Among them was Colin Funk, 42, who sat up watching mud and debris approaching his Montecito house overnight and fled on Tuesday morning with his wife and three young children as thigh-high mud approached the front doorway.

"We started looking around, and that's when we saw parts of roofs and there was a body against our next door neighbour's car," said Mr Funk, who works as a financial adviser.

"I feel lucky," he said. "Some people lost their lives in my neighbourhood."

Television personality Ellen DeGeneres, who is among celebrities such as Oprah Winfrey and Rob Lowe who own homes in the upmarket community of Montecito, posted a photo on Twitter of a roadway choked with mud and brown water.

"This is not a river," DeGeneres wrote on Twitter. "This is the 101 freeway in my neighbourhood right now. Montecito needs your love and support."

Oprah Winfrey, who also lives in Montecito and had left her home during the wildfires, had not posted about the mudslides as of Tuesday evening.

Some areas of Santa Barbara County early on Tuesday were pounded with more than a half-inch of rain in five minutes, a rate that far exceeds the normal flash flood threshold, officials said.

"Where are the frogs and locusts? We’re waiting for them," Dominic Shiach, a restaurateur from Montecito who relocated due to last month's fire, said by telephone. He lives just outside the latest evacuation zone.

▶ **RECORD LIST**:
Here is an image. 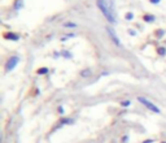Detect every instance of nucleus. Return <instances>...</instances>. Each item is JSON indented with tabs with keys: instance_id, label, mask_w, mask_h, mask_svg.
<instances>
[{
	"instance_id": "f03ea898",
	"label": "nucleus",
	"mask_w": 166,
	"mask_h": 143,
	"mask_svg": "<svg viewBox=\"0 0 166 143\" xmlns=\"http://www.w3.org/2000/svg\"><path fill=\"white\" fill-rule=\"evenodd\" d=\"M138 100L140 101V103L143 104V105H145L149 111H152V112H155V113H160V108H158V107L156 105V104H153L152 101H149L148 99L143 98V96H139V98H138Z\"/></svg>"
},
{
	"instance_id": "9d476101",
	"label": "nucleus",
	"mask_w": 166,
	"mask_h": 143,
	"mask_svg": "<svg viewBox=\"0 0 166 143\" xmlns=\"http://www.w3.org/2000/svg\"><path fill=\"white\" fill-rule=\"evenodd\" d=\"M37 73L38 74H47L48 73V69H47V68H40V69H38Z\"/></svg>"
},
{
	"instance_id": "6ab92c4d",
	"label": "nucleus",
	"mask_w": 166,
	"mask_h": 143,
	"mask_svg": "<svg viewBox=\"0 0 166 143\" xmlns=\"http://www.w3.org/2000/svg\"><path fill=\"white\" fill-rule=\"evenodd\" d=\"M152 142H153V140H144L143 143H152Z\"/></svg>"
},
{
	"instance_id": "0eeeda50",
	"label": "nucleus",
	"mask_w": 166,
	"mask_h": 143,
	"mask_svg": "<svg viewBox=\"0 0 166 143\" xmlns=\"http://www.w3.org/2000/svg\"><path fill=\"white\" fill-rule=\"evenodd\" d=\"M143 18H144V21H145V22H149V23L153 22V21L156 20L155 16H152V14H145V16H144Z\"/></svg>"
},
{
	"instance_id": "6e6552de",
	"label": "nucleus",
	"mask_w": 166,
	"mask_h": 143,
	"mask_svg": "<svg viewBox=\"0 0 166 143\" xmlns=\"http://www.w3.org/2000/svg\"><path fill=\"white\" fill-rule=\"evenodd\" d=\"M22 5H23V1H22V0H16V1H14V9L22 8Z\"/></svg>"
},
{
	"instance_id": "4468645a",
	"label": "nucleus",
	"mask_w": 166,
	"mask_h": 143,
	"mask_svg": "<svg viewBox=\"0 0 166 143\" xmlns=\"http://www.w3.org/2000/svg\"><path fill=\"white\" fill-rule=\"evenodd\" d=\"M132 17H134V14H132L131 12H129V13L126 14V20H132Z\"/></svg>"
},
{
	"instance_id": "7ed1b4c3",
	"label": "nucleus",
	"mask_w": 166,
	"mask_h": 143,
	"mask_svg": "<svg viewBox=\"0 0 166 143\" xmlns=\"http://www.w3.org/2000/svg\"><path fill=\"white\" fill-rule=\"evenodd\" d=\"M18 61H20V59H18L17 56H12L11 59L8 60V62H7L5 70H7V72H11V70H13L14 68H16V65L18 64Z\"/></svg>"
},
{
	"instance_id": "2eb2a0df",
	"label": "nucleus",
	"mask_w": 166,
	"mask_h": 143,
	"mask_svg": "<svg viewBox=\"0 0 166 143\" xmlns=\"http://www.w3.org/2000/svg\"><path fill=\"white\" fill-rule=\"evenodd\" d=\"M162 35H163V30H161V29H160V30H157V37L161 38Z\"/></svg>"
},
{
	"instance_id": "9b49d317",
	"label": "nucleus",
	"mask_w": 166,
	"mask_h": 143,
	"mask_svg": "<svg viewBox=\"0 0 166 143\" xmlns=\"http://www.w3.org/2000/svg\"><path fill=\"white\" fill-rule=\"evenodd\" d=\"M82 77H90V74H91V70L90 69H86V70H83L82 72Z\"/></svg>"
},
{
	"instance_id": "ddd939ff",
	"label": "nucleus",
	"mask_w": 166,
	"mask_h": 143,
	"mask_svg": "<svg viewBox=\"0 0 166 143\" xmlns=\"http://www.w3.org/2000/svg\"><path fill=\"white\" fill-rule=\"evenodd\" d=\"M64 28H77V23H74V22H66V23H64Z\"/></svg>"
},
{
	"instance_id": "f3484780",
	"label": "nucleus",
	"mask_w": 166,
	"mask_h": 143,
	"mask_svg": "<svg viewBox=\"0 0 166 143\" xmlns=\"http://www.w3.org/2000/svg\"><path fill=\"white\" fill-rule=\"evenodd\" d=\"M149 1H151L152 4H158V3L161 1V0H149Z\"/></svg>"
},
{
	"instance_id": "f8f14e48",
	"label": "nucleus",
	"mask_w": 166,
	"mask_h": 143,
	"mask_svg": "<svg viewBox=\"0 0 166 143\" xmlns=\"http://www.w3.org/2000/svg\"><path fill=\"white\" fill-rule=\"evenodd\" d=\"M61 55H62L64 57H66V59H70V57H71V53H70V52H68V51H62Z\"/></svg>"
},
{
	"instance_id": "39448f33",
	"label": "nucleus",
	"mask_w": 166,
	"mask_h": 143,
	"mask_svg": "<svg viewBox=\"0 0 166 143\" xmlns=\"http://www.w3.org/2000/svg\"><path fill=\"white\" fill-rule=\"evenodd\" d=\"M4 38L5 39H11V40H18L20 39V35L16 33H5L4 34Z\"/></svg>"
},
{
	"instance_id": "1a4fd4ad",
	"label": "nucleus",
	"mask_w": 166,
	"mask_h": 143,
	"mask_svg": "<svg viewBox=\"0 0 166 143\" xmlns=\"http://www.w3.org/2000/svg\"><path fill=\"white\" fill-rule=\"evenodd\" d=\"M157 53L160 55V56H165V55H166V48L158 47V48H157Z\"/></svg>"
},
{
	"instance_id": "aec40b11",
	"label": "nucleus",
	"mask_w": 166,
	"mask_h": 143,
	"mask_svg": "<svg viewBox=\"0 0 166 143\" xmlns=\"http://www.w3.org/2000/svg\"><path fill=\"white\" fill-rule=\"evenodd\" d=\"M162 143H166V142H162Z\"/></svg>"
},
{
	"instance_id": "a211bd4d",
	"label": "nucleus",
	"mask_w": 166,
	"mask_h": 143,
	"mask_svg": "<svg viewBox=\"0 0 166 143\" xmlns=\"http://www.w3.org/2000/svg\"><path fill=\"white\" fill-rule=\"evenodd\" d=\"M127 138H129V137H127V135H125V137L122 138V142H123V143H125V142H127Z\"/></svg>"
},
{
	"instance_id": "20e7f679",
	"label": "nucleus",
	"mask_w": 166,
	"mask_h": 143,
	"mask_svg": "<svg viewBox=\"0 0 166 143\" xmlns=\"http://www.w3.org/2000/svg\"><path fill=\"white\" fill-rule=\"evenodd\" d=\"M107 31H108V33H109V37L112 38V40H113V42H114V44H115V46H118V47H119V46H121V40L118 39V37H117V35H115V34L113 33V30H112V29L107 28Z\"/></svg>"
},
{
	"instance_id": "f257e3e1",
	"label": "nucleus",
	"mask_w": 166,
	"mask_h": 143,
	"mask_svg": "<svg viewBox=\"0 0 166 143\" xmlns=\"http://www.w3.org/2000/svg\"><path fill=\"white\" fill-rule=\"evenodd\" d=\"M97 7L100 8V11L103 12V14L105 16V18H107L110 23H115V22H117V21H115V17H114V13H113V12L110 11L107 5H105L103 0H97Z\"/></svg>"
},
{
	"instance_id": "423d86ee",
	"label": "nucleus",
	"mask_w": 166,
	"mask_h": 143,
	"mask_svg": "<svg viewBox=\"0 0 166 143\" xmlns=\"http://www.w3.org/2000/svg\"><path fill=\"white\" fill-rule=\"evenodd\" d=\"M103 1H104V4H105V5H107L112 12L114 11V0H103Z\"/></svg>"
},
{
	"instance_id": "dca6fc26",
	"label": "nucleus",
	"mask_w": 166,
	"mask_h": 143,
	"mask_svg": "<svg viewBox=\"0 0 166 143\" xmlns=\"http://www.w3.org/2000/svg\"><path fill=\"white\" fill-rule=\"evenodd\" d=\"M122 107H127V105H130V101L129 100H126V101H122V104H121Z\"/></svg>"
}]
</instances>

--

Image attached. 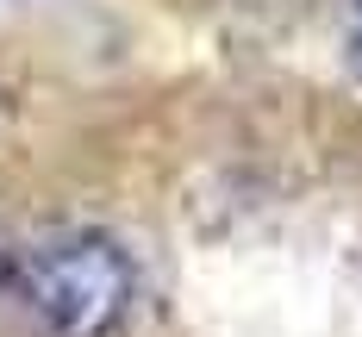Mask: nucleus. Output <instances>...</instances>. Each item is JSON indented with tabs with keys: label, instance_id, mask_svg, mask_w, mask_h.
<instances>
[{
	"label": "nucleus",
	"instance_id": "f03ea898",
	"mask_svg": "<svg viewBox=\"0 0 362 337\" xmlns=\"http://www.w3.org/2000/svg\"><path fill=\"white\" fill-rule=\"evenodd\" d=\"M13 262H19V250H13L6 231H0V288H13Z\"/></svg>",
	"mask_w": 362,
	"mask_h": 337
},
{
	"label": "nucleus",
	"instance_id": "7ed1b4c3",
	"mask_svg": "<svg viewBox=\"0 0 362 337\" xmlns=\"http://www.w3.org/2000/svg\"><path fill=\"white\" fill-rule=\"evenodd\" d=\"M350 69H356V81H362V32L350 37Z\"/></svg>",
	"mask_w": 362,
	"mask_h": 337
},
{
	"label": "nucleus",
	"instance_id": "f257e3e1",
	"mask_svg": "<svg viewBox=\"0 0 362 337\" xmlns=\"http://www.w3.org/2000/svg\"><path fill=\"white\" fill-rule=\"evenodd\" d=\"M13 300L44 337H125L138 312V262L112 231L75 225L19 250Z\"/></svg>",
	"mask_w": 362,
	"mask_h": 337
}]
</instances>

▶ **GIVEN REQUEST 1**: Name every person identified by full name in the excerpt about the Montecito mudslides.
▶ **GIVEN REQUEST 2**: Summarize the excerpt about the Montecito mudslides in two sentences.
▶ **GIVEN REQUEST 3**: Set down the portion of the excerpt about the Montecito mudslides between "Television personality Ellen" and "threshold, officials said.", inclusive.
The listing has no connection to the excerpt about the Montecito mudslides.

▶ **CORRECT RESPONSE 1**: Colin Funk, Ellen DeGeneres, Oprah Winfrey, Rob Lowe, Dominic Shiach

▶ **CORRECT RESPONSE 2**: Colin Funk fled his Montecito home with his wife and three children on Tuesday morning as mud reached the front doorway, then saw parts of roofs and a body against a neighbor's car. Ellen DeGeneres posted a photo of the 101 freeway choked with mud, and officials said some parts of Santa Barbara County got more than a half-inch of rain in five minutes, far above the normal flash flood threshold.

▶ **CORRECT RESPONSE 3**:
Television personality Ellen DeGeneres, who is among celebrities such as Oprah Winfrey and Rob Lowe who own homes in the upmarket community of Montecito, posted a photo on Twitter of a roadway choked with mud and brown water.

"This is not a river," DeGeneres wrote on Twitter. "This is the 101 freeway in my neighbourhood right now. Montecito needs your love and support."

Oprah Winfrey, who also lives in Montecito and had left her home during the wildfires, had not posted about the mudslides as of Tuesday evening.

Some areas of Santa Barbara County early on Tuesday were pounded with more than a half-inch of rain in five minutes, a rate that far exceeds the normal flash flood threshold, officials said.